-- Begin --

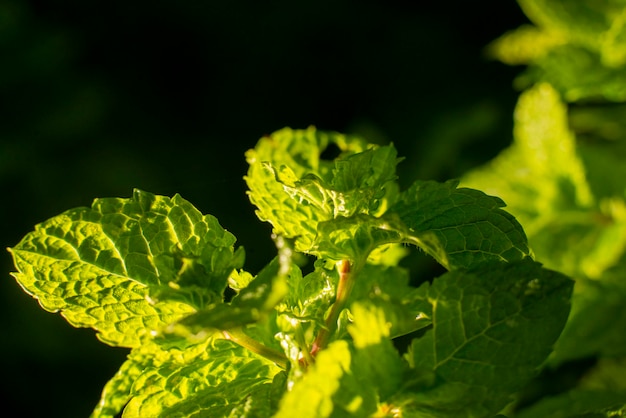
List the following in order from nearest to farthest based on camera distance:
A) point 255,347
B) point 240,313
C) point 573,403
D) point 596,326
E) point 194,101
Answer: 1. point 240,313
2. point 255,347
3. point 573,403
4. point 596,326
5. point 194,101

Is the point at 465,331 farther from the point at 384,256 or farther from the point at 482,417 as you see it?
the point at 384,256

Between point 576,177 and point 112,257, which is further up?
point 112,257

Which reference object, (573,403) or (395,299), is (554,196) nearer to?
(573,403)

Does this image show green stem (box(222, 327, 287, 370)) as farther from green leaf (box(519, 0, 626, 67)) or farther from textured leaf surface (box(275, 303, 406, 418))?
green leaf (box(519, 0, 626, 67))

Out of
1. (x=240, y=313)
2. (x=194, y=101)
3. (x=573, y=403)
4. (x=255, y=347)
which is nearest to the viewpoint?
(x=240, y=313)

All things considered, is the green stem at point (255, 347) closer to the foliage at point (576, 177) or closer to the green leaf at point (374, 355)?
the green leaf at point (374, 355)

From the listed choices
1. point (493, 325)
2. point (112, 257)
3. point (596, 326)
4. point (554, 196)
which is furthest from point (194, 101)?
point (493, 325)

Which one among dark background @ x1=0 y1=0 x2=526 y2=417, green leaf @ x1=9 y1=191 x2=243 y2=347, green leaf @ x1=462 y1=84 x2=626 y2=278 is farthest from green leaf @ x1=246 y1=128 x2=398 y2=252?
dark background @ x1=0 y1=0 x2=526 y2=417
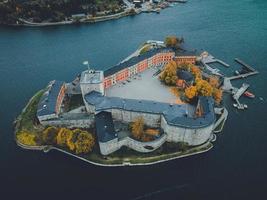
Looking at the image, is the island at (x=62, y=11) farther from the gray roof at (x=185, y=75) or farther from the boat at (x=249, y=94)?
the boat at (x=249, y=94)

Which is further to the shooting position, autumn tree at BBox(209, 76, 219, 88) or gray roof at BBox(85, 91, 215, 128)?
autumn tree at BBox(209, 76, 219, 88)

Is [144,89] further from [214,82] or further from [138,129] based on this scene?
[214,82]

-- End --
-- Begin --

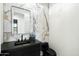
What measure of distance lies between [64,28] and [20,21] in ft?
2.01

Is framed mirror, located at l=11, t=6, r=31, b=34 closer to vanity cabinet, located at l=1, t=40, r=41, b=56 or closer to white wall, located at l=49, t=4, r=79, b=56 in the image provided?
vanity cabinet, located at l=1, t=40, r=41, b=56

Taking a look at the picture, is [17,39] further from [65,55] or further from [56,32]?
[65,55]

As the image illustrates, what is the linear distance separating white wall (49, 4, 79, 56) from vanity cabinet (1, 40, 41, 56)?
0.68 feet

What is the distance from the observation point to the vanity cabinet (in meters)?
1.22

-- End --
-- Begin --

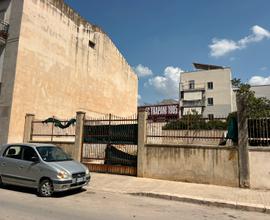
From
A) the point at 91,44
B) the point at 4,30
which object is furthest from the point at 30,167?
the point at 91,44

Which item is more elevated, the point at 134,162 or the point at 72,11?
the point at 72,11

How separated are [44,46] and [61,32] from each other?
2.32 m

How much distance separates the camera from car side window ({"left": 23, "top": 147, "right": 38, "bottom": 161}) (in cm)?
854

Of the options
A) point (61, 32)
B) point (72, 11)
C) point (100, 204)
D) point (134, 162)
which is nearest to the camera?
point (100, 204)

-- End --

#### Aim:
List each line of the listing above that contains the string "furthest". Letter case must match.

#### Expected output:
which is furthest from point (194, 101)?
which object is furthest from the point at 30,167?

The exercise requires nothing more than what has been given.